Il batterista racconta perché nel documentario «The Mastodon In The Room» la band ha deciso di parlare apertamente della morte di Brent Hinds: «Ero indeciso. Ma non potevamo cavarcela con un R.I.P.»

I Mastodon dal vivo a Vienna nel 2008

Foto di proprietà di Christoph Maier · dal sito Wikimedia Commons (cc by-sa 3.0)

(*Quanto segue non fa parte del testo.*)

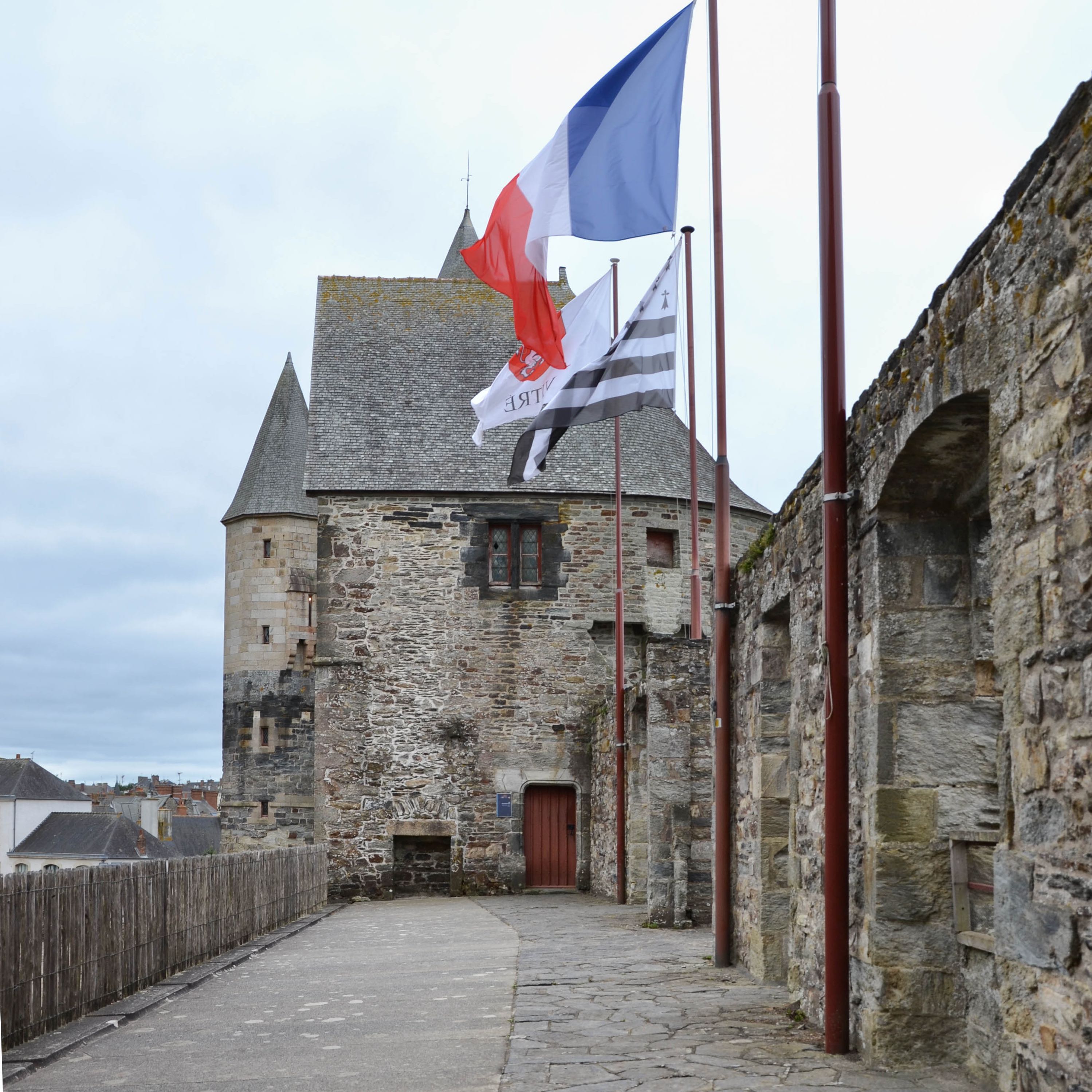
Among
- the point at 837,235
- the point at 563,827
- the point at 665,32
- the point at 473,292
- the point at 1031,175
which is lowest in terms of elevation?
the point at 563,827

Il 2025 dei Mastodon è stato l'anno peggiore della loro storia. A marzo la separazione da Brent Hinds, chitarrista e voce fin dal principio, consumata a mezzo comunicato e strascichi velenosi. Cinque mesi dopo, ad agosto, la notizia che nessuno era pronto a ricevere: Hinds era morto in un incidente in motocicletta.

A luglio la band ha pubblicato The Mastodon In The Room, trentacinque minuti in cui Brann Dailor, Troy Sanders e Bill Kelliher si guardano addosso venticinque anni di filmati d'archivio e commentano. Compreso il capitolo che avrebbero potuto saltare. Adesso, come riporta Blabbermouth, Dailor spiega quanto sia stato difficile decidere di non saltarlo: era combattuto, dice, perché si trattava di roba «piuttosto personale», e soprattutto perché Brent non è più qui a difendersi.

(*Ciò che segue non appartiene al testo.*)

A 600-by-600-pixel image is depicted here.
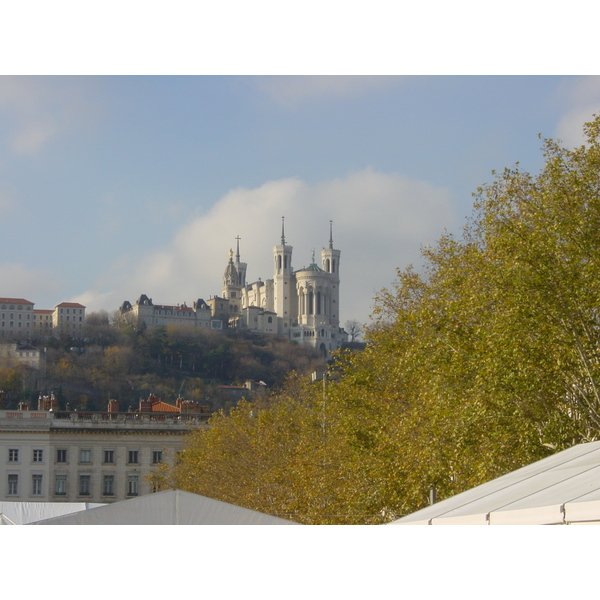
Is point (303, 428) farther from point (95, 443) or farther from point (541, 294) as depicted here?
point (95, 443)

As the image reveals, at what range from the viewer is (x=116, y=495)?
7775 centimetres

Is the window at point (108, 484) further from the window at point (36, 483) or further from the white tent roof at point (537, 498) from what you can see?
the white tent roof at point (537, 498)

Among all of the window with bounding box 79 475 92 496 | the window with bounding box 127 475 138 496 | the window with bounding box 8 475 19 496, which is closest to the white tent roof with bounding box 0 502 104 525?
the window with bounding box 8 475 19 496

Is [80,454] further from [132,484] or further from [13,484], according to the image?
[13,484]

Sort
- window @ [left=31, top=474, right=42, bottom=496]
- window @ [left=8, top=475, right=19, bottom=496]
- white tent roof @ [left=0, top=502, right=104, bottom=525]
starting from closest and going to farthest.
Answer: white tent roof @ [left=0, top=502, right=104, bottom=525] → window @ [left=8, top=475, right=19, bottom=496] → window @ [left=31, top=474, right=42, bottom=496]

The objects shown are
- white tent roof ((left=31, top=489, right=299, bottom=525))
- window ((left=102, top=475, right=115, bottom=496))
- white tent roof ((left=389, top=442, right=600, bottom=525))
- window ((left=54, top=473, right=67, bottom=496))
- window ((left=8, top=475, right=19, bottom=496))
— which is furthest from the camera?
window ((left=102, top=475, right=115, bottom=496))

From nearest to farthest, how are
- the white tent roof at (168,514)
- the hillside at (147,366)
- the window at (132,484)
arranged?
the white tent roof at (168,514)
the window at (132,484)
the hillside at (147,366)

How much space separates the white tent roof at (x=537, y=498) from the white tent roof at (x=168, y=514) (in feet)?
7.11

Ha vinto l'idea che il silenzio avrebbe fatto più danni. Dopo mesi di titoli, illazioni e ricostruzioni di seconda mano, limitarsi a un «R.I.P., Brent, ti vogliamo bene» sarebbe suonato come una porta chiusa in faccia a chi li ascolta da vent'anni. Così hanno raccontato la loro versione — senza infierire, dice Dailor, e senza spargere pettegolezzi su di lui.

Il documentario è uscito poco più di un mese prima di Marrow Deep, il primo album dei Mastodon senza Hinds, arrivato ad agosto. Difficile non leggerlo per quello che è: il modo in cui tre uomini hanno dovuto imparare a nominare un amico al passato prima di poter tornare a suonare.